Text fields | Image fields | Outcome/score field | |
---|---|---|---|
Minimal | 1 | 1 | 0 |
Ideal | 2+ | 1+ | 1+ |
What Does the Fine-Tuning Dataset Look Like?
Ideally the dataset for training (fine-tuning) will have 2 text fields (queries and titles), 1 image field and 1 outcome field (add-to-cart, purchase or download are preferred). However, it is possible to use as little as 1 text and 1 image field. Example datasets are shown below.
Minimal
An example of a minimal dataset.
Title | Image | |
---|---|---|
“A funny scene” | funny_scene.jpg | |
“A business center” | biz_cent.jpg | |
… | … | |
“A beach front” | beach.jpg |
Ideal
An example of an ideal dataset.

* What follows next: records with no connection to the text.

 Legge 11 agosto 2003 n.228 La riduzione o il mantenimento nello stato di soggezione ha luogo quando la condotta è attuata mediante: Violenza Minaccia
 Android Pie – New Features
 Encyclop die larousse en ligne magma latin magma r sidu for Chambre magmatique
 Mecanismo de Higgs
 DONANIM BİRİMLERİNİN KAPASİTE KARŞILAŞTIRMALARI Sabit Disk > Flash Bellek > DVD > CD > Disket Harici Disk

The outcome is the cumulative total of the metric that we most care about, for example downloads or add-to-cart.
Query | Title | Image | Outcome |
---|---|---|---|
“funny” | “A funny scene” | funny_scene.jpg | 1 |
“business” | “A business center” | biz_cent.jpg | 2 |
… | … | … | … |
“beach holiday” | “A beach front” | beach.jpg | 1 |
Note: The names of the columns do not have to be exactly as they appear above.
What Columns do I Need for an Evaluation Dataset?

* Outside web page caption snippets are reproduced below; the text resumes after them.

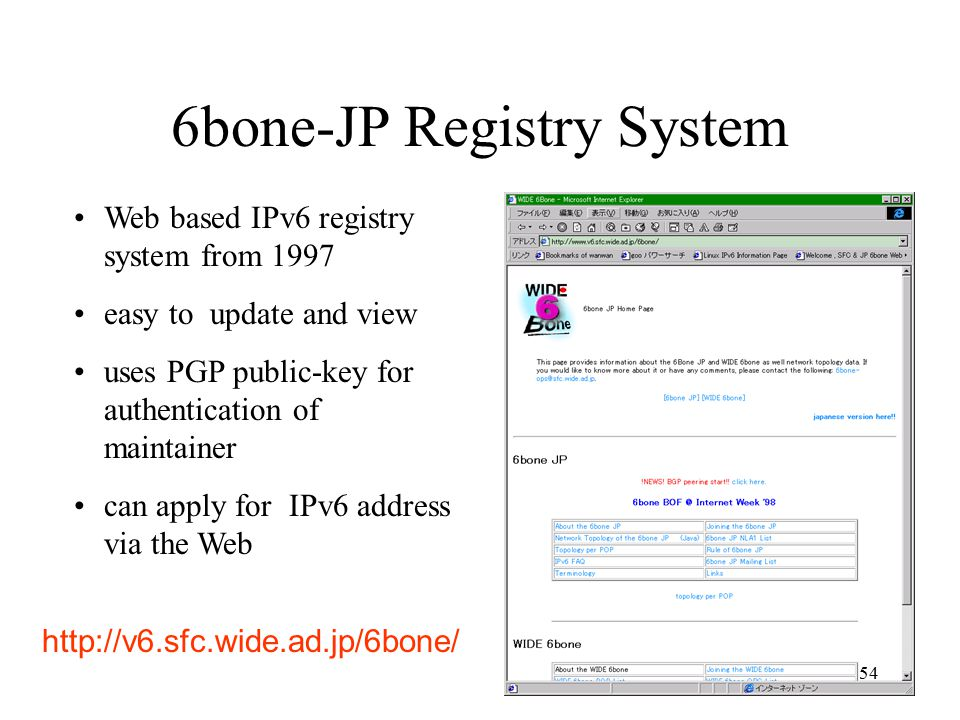6bone-JP Registry System Web based IPv6 registry system from 1997 easy to update and view uses PGP public-key for authentication of maintainer can apply for IPv6 address via the Web http://v6.sfc.wide.ad.jp/6bone/ 54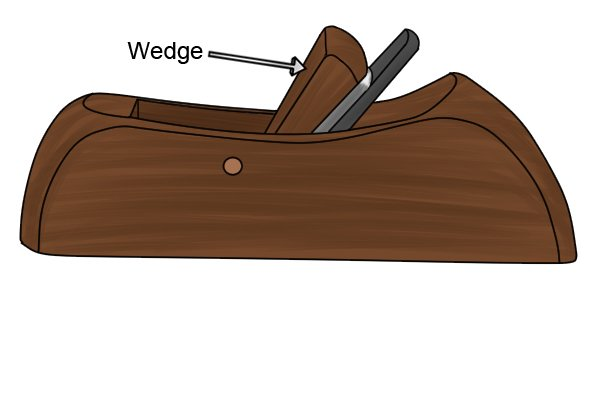 The wedge of a wooden block plane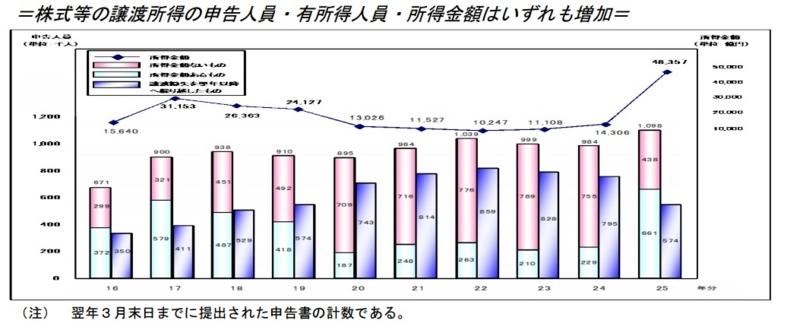 国税庁資料2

For an evaluation dataset, you need columns that can help in assessing the performance of your model. Typically, this involves having a query column and the expected result columns. The dataset should include:
Text fields | Image fields | Score | Query Column | Result Columns | |
---|---|---|---|---|---|
Evaluation | 1+ | 1+ | Optional | 1 | 1+ |
- Text fields: These can include titles, descriptions, or other relevant text data.
- Image fields: Fields that contain the image data or pointers to the image data.

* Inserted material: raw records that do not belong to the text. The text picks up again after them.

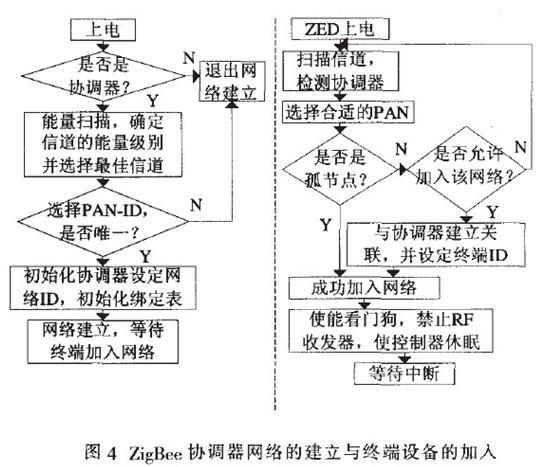 ,例如煤气水三表等电器)、Intenet、远程计算机。其中ZigBee协调器负责与ZigBee终端和外部网络之间的通信,是整个系统的核心。ZigBee终端设备负责数据的采集和各种数据的传输。 根据方案的组成又可将该方案可分为两大模块: 一是家庭ZigBee协调器模块;二是ZigBee终端模块。 前者又分为核心控制模块、协调器端无线收发模块、网络接El模块和GPRS通信模块:后者分为终端收发模块和数据采集与控制模块。其模型如图1。家庭ZigBee协调器模块以ARM微处理器为核心。通过协调器端无线收发模块与终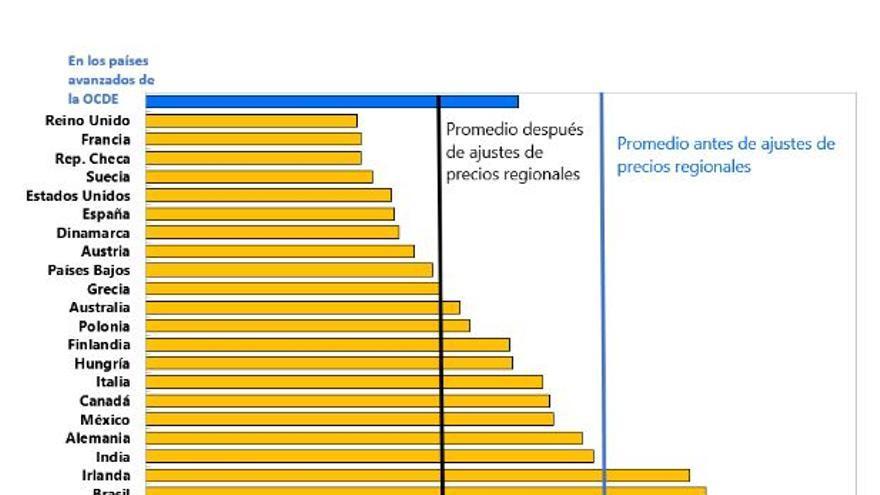 Desigualdad regional en los países. FMI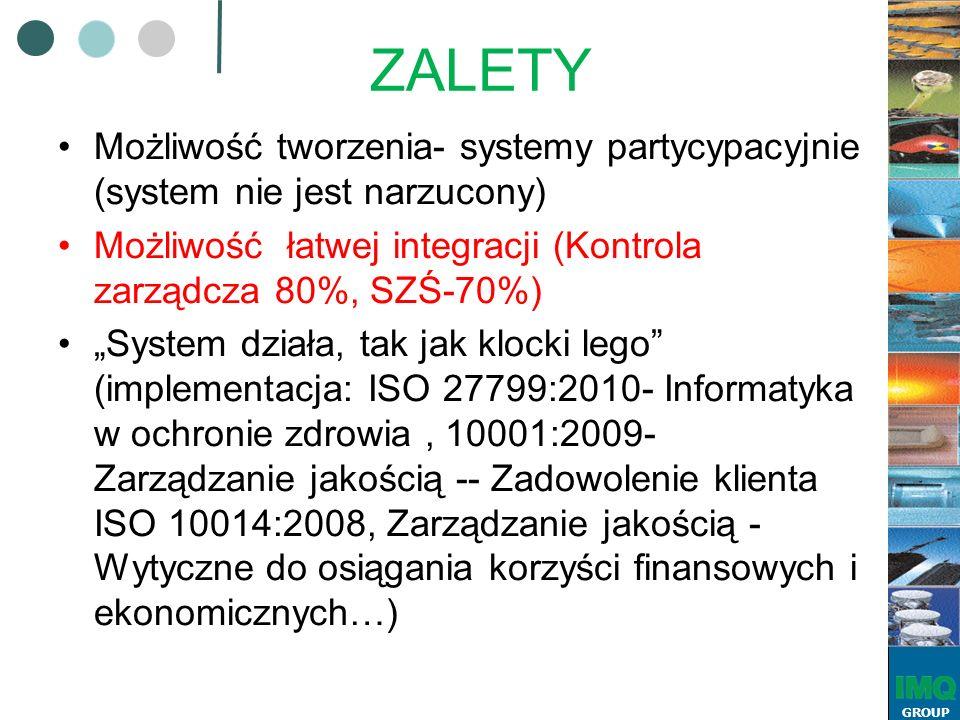"""GROUP ZALETY Możliwość tworzenia- systemy partycypacyjnie (system nie jest narzucony) Możliwość łatwej integracji (Kontrola zarządcza 80%, SZŚ-70%) """"System działa, tak jak klocki lego (implementacja: ISO 27799:2010- Informatyka w ochronie zdrowia, 10001:2009- Zarządzanie jakością -- Zadowolenie klienta ISO 10014:2008, Zarządzanie jakością - Wytyczne do osiągania korzyści finansowych i ekonomicznych…)"""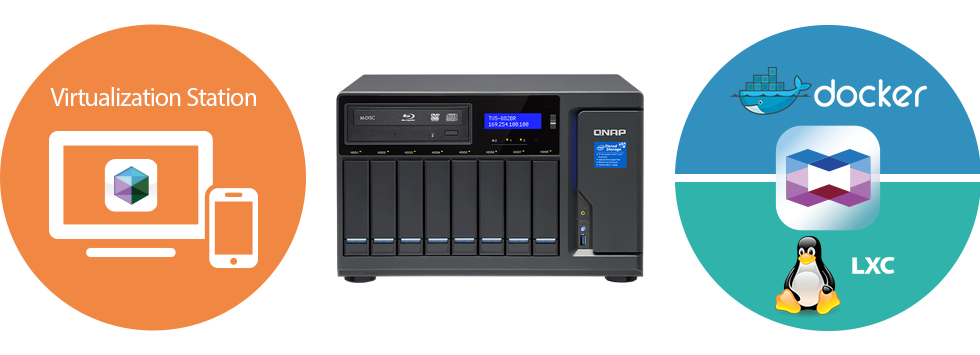 QNAP TVS-882BR-i7-32G 8 Bay Diskless NAS Quad-core i7-7700 CPU 32GB RAM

- Score/Outcome field: Optional, but useful for certain types of evaluations.
- Query Column: The main query text used to retrieve results.
- Result Columns: The columns that are expected to be returned as results for the query.
What Does the Evaluation Dataset Look Like?
An example of an evaluation dataset.
Query | Title | Image | Score | Result_Column |
---|---|---|---|---|
“funny” | “A funny scene” | funny_scene.jpg | 1 | Image |
“business” | “A business center” | biz_cent.jpg | 2 | Title |
… | … | … | … | … |
“beach holiday” | “A beach front” | beach.jpg | 1 | Score |
Note: The names of the columns do not have to be exactly as they appear above. |
How Much Data do I Need for Fine-Tuning?
Minimums vary but 100k rows of the data (as described above) would be a minimal amount with millions of rows being ideal.
How do we Create the Dataset?
Historic search logs paired with product meta-data is the best way to create the dataset. For example, if downloads is the outcome that is going to be the target then gathering the cumulative downloads for query-product pairs will be required. The product meta-data like title or description can then be added for each row in accordance with the product that appears.
Does the Age of the Data Matter?
Using the most recent data is ideal. The time-frame will be dependent on things like seasonality and how much these temporal changes affect the search patterns of users. It will also depend on how much data is available, if there is a plethora of data then using more recent data or sub-sampling older data can work. If there is less data then using data from further back in time is a good strategy.